Vanessa hustles into D.C., where she picks up two first-aid kits, a pistol, and some pills. At 8:30, she turns around and heads south for Roanoke.
CHAPTER 33
The airplane is a Challenger 604, one of the finer private jets available for charter. Its cabin seats eight comfortably and allows those under six feet two to move around without scraping the ceiling. A new one costs something like $30 million, according to the data and specs online, but I’m not in the market. I only need a quick rental, at $5,000 an hour. The charter service is out of Raleigh, and it has been paid in full with a Skelter Films check drawn on the bank in Miami. We’re set for a 5:00 p.m. Friday departure out of Roanoke, just two passengers—Nathan and me. I spend most of Friday morning trying to convince the charter service that I will e-mail copies of our passports as soon as I can locate mine. My story is that I have temporarily misplaced it and I’m turning my apartment upside down.
For trips outside the country, a private charter service must submit its passengers’ names and copies of their passports several hours before departure. The U.S. Customs Service checks this information against its No Fly List. I know that neither Malcolm Bannister nor Max Reed Baldwin is on the list, but I don’t know what might happen when Customs receives a copy of Nathaniel Coley’s fake passport. So I stall, hoping and believing that the less time Customs has with both passports, the luckier I might get. Finally, I inform the charter service that I’ve found mine, and I kill another hour before e-mailing it and Nathaniel’s to the office in Raleigh. I have no idea what Customs will do when it receives the copy of my passport. Quite possibly, my name will trigger an alert and the FBI will be notified. If this happens, it will be, to my knowledge, the first trace of me since I left Florida sixteen days ago. I tell myself this is no big deal because I’m neither a suspect nor a fugitive. I’m a free man who can travel anywhere without restrictions, right?
But why does this scenario bother me? Because I don’t trust the FBI.

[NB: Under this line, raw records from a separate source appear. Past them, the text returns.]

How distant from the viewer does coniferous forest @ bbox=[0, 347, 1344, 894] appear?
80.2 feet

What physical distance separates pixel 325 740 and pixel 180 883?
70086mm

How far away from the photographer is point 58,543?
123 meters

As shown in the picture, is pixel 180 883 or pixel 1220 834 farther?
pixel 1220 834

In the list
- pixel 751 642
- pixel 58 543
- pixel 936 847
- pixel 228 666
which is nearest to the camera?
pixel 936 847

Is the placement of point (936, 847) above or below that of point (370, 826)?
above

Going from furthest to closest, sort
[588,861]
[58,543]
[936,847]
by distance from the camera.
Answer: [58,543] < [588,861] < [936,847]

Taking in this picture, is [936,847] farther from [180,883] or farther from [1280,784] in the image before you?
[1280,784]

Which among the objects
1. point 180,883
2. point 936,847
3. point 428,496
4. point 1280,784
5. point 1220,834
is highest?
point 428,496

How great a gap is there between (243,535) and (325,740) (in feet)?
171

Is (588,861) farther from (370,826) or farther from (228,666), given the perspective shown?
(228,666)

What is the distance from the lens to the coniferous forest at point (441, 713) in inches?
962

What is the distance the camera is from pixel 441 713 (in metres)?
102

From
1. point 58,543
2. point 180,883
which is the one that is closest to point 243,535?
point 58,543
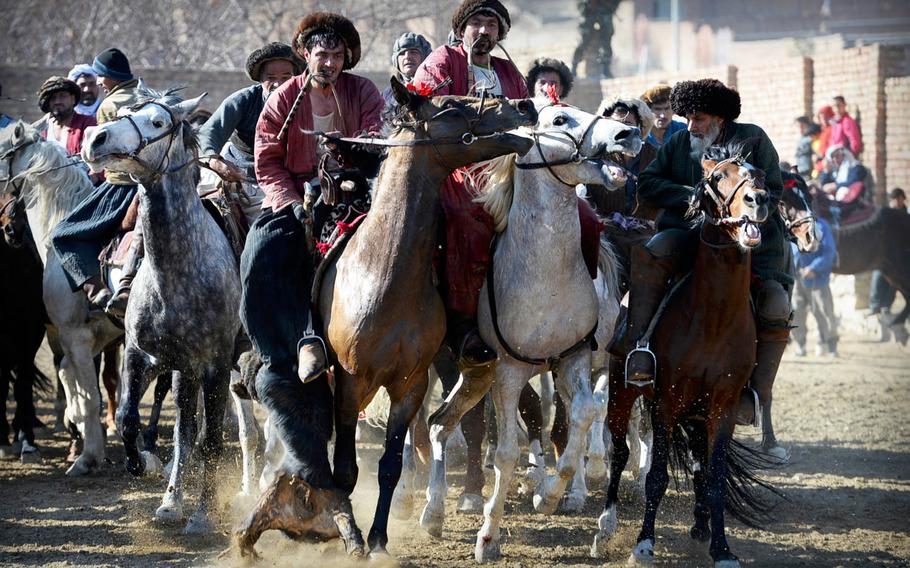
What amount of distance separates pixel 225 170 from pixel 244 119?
1348mm

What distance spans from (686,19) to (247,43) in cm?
2256

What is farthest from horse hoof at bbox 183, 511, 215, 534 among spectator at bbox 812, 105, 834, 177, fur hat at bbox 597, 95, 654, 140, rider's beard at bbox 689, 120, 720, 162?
spectator at bbox 812, 105, 834, 177

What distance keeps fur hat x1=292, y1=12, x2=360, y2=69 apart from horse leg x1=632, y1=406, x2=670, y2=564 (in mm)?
2867

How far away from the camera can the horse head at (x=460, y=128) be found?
6105 mm

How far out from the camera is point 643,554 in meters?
6.39

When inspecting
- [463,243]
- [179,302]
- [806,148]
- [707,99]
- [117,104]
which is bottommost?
[179,302]

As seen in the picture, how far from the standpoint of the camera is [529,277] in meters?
6.60

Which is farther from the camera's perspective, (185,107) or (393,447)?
(185,107)

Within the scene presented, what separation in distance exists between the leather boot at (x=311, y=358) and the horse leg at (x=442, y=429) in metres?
1.12

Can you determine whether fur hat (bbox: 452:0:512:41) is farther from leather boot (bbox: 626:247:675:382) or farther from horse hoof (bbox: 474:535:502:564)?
horse hoof (bbox: 474:535:502:564)

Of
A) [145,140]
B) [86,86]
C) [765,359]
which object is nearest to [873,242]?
[765,359]

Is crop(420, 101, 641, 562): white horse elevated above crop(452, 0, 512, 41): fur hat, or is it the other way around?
crop(452, 0, 512, 41): fur hat

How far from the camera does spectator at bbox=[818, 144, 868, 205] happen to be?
17.6m

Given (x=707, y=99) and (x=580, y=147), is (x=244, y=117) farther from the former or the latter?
(x=707, y=99)
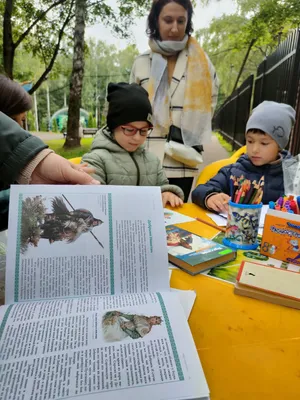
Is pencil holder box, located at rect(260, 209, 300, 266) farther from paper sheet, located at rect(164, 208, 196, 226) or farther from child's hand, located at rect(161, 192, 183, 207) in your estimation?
child's hand, located at rect(161, 192, 183, 207)

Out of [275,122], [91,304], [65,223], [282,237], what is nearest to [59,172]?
[65,223]

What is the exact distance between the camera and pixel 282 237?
0.78 m

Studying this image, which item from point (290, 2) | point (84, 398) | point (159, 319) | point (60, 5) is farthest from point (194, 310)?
point (290, 2)

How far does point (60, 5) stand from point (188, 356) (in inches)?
222

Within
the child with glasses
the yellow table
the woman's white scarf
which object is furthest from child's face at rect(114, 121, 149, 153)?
the yellow table

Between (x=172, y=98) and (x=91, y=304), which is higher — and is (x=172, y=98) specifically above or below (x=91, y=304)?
above

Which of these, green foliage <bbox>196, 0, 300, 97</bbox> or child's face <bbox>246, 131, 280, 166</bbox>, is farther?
green foliage <bbox>196, 0, 300, 97</bbox>

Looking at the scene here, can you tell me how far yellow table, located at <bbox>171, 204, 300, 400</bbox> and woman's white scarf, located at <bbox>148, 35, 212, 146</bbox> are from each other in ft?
4.50

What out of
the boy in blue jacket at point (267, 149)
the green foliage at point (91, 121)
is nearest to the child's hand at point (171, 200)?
the boy in blue jacket at point (267, 149)

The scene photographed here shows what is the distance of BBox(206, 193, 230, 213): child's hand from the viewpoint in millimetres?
1152

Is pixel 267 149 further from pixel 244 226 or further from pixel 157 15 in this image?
pixel 157 15

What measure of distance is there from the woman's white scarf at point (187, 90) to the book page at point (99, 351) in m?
1.48

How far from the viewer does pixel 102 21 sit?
5.21m

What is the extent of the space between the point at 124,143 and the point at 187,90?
65 centimetres
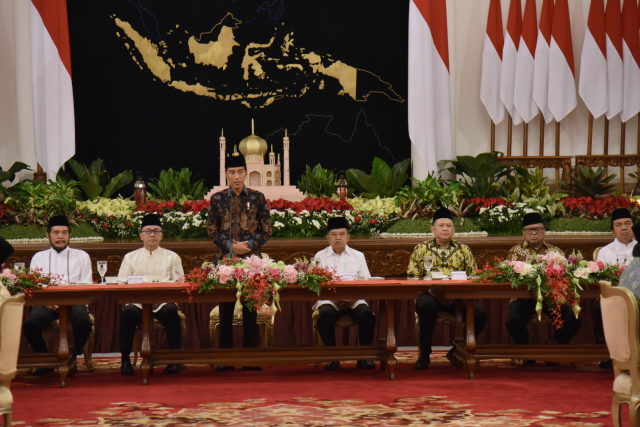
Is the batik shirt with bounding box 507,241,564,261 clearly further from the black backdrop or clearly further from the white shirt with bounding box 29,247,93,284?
the black backdrop

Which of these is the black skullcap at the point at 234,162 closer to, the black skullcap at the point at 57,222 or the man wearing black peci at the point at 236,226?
the man wearing black peci at the point at 236,226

I drive Vanessa to the Roanoke Regional Airport, where she catches a flight to Miami, through Atlanta. After I drop her off, I drive around until I find the small terminal for private aircraft. I have hours to kill, so I find a parking place and hide my little Audi between two pickup trucks. I call Nathan at his bar and deliver the bad news that our flight has been delayed. According to “our pilots,” there is a bug in a warning light. No big deal, but “our technicians” are hard at work and we should take off around 7:00 p.m.
The charter service e-mailed me a copy of our itinerary, and the Challenger is scheduled to be “repositioned” in Roanoke at 3:00 p.m. On the dot, it lands and taxis to the terminal. The adventure at hand makes me both nervous and excited. I wait half an hour before calling the charter service in Raleigh to explain that I will be delayed, until approximately 7:00 p.m.